I am looking for advice/recommendations for a new snowblower.

A little background first:
I live in Utah were I get both wet/heavy snow and light/fluffy snow. At my house I typically (80% of the time) get about 6" of snow per storm, although 3-4 times per winter I get 12+". My driveway is concrete and 2-cars wide and 3-cars deep. I have to throw the snow from one side of the driveway to the grass on the other (my driveway abuts my neighbors) so I need something that can throw the snow far. 

I am trying to decide between a Power Clear 721, SnowMaster 724, and Power Max 824.

I think the 721 will handle 80% of the storms very well and I can probably manage the other 20%. I also like that the SS blowers clean to the concrete. But, having a 2-stage sure is nice for the big storms and EOD. 

What am I losing if I go with a 2-stage?
Is the SnowMaster even worth considering?


----------



## RIT333 (Feb 6, 2014)

With a concrete driveway, I would go with the 2-stage PM 824. and have something that will work for 100% of your needs. It will cost a little more, but you will be happier for a lot longer.


----------



## paulm12 (May 22, 2015)

Many on this forum have both a SS and a 2-stage machine. I do, and I use the SS when I can, and also to clean up the driveway closer to the asphalt. But I need the 2-stage units for EOD and larger storms in general.

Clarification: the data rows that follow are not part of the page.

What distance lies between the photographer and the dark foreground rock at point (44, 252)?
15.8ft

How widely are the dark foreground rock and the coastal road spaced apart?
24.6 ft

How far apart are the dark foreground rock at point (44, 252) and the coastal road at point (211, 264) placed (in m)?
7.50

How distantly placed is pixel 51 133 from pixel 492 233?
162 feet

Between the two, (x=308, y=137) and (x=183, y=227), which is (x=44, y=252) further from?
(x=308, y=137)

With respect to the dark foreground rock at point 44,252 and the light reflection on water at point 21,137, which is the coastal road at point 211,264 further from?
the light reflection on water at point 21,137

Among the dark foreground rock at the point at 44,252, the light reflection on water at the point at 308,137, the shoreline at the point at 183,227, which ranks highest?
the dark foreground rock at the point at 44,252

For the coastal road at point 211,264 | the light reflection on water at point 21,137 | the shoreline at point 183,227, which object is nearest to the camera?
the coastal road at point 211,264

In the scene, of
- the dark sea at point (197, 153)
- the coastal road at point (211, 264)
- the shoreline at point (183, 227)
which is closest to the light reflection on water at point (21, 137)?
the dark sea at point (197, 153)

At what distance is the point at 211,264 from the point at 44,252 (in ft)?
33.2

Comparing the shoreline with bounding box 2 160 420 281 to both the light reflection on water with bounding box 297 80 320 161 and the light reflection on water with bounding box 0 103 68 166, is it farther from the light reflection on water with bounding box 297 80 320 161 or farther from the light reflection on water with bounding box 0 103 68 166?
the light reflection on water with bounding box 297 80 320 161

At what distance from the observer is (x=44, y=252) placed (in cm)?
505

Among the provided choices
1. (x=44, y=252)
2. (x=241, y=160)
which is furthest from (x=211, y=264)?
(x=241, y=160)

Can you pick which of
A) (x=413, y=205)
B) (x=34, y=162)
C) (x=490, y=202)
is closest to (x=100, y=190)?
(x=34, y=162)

You can pick up used SS machines pretty cheap, they are usually simple to fix if you are at all mechanically inclined. 
.


----------



## creeve4 (Dec 16, 2015)

RIT333 said:


> With a concrete driveway, I would go with the 2-stage PM 824. and have something that will work for 100% of your needs. It will cost a little more, but you will be happier for a lot longer.


How well does the PM clean down to the concrete? I know probably not as well as a SS. How will it do with light (2-4") snow?

I have a '78 524, that cleans down to the concrete well enough, but the auger gear is worn and I could use more power.


----------



## creeve4 (Dec 16, 2015)

paulm12 said:


> Many on this forum have both a SS and a 2-stage machine. I do, and I use the SS when I can, and also to clean up the driveway closer to the asphalt. But I need the 2-stage units for EOD and larger storms in general. You can pick up used SS machines pretty cheap, they are usually simple to fix if you are at all mechanically inclined.
> .


I would like to have both, but do not have room to store them.


----------



## detdrbuzzard (Jan 20, 2012)

I mostly use one of my toro 521's or the toro 2450. I've had the 2450 longer than any other snowblower in my stable and it has been used in any and all snow conditions but for deep heavy snow it is slow going but it will get the job done. my 521's are set up to leave about 1/4 inch of snow on the ground, its much easier to use in deep heavy snow and with the impeller kit wet snow is no problem either


----------



## creeve4 (Dec 16, 2015)

I am leaning toward the SnowMaster. It should nearly as good as a SS, but can handle the few bigger storms I get each year. I plan to check it out more when the local dealer has them setup.


----------



## barney (Nov 21, 2017)

I like everything about that new model PowerMax 824 and wish it had been available when I bought my 826. I only really need 24 inches and the new model has the bigger wheels and I think the Quikstick has been beefed up though the older model seems beefy enough and I have yet to run out of traction on the smaller wheels.


----------



## creeve4 (Dec 16, 2015)

I picked up the Snowmaster 724 QXE today. Now I'm just waiting for the snow to come :blowerhug::icon-bow::icon-bow:


----------